A possible reunification “represents another 500,000 people for us to be able to bank and we don’t bank any of them today,” the Irish banker, who heads Cyprus’s largest bank said in an interview to Bloomberg TV on Thursday. “There are 800,000 people in the south of Cyprus and 500,000 in the north, the economics are fundamentally different, the politics, depending on the day you discuss them, look good or less good”.
“There is definitely an opportunity,” he said with respect to the economics of reunification. “The bank has a number of properties in the north, which are in our balance sheet at zero (and) there is a possibility that that represents some value. So, there are a lot of good things, there are a lot of dangers but we will approach it positively.”
Hourican’s comments were made just days before President Nicos Anastasiades and Turkish Cypriot leader Mustafa Akinci hold talks in Switzerland to finalise the territorial chapter considered of key importance for a settlement.
Hourican said that while the bank’s non-performing loan problem remained “eye-washingly high,” even following the repair over the past quarters, the lender has “good plans and the momentum is good.”
On Tuesday, the bank said its overall NPLs fell to €11.9bn in the third quarter of the year, from €14.2bn the previous year, and almost €15bn in December 2014 when the current methodology was first applied. In September, the NPL ratio was 57.8 per cent of total loans compared to 62 per cent in September 2015, and 63 per cent in December 2014.
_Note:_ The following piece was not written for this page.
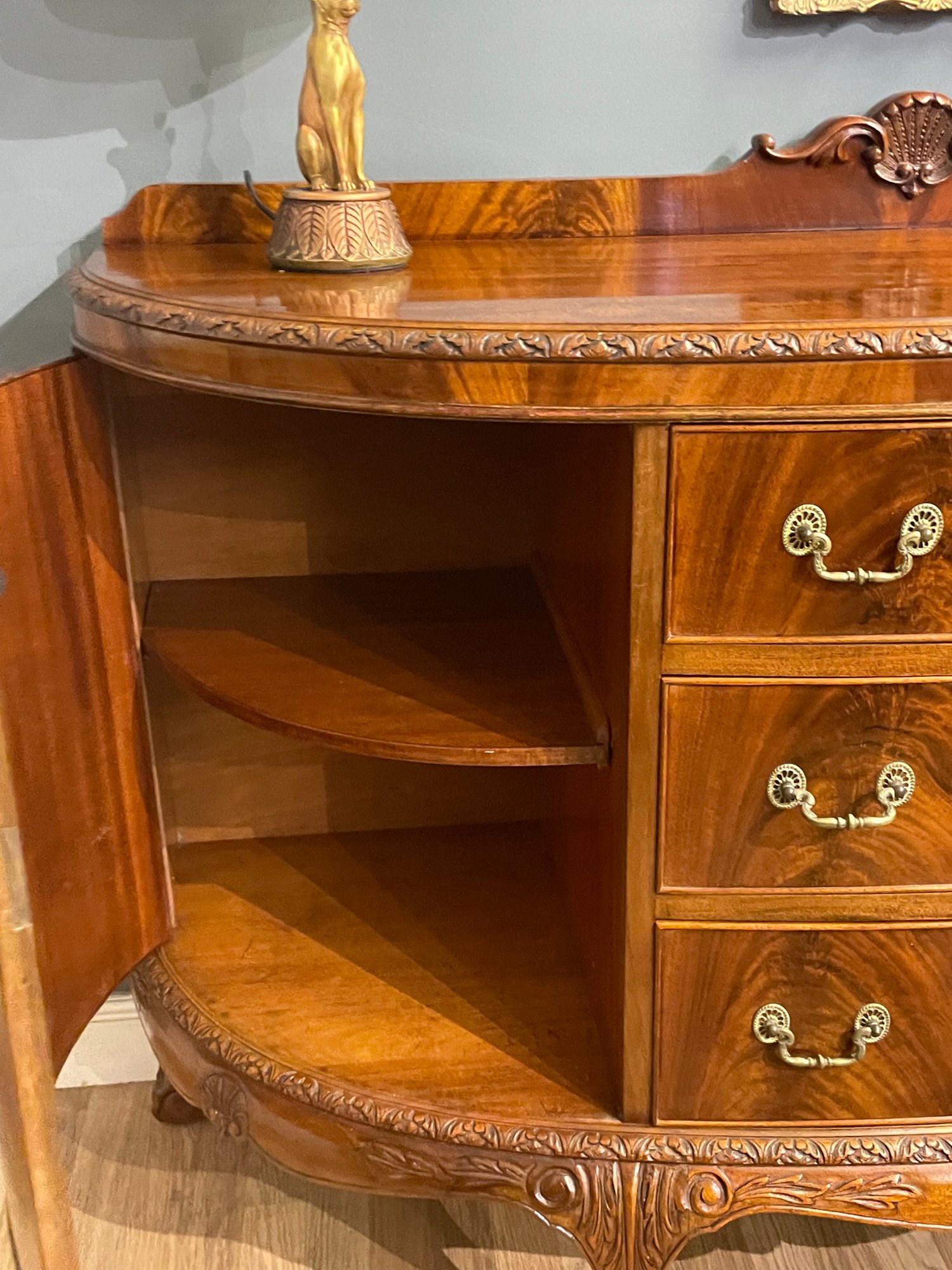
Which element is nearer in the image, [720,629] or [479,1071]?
[720,629]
Banking sources estimate that the cure ratio of loans restructured since the beginning of 2015 exceeds 75 per cent.
Hourican said that the bank will remain focused on its NPL after it sold or shut “most of the really existential threats to the bank,” including its units in Russia, Ukraine, and Serbia, which he described as adventures in places the bank should not have got into in the first place as they only justified “managerial tourism”.
With its outstanding emergency liquidity assistance from the European Central Bank having been reduced to €0.8bn, the liability side of Bank of Cyprus’s balance sheet “is looking good,” he said.
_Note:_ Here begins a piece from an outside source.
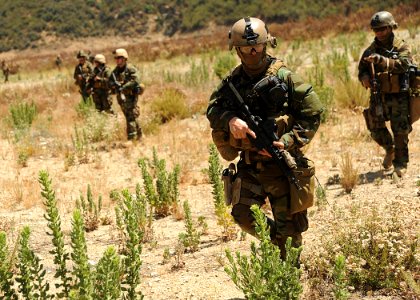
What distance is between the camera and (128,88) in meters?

Hourican reiterated the bank’s intention to “disassociate with Greece” by delisting from the Athens Stock Exchange after it was forced to shed its branch network in the country almost four years ago. “I don’t believe there is a business future in the medium term in Greece for us,” he said even as Cyprus and Greece remain culturally and linguistically related. “But the law in Cyprus is much more common with Britain(‘s). The business practices are more Anglo-Saxon than are Greek”.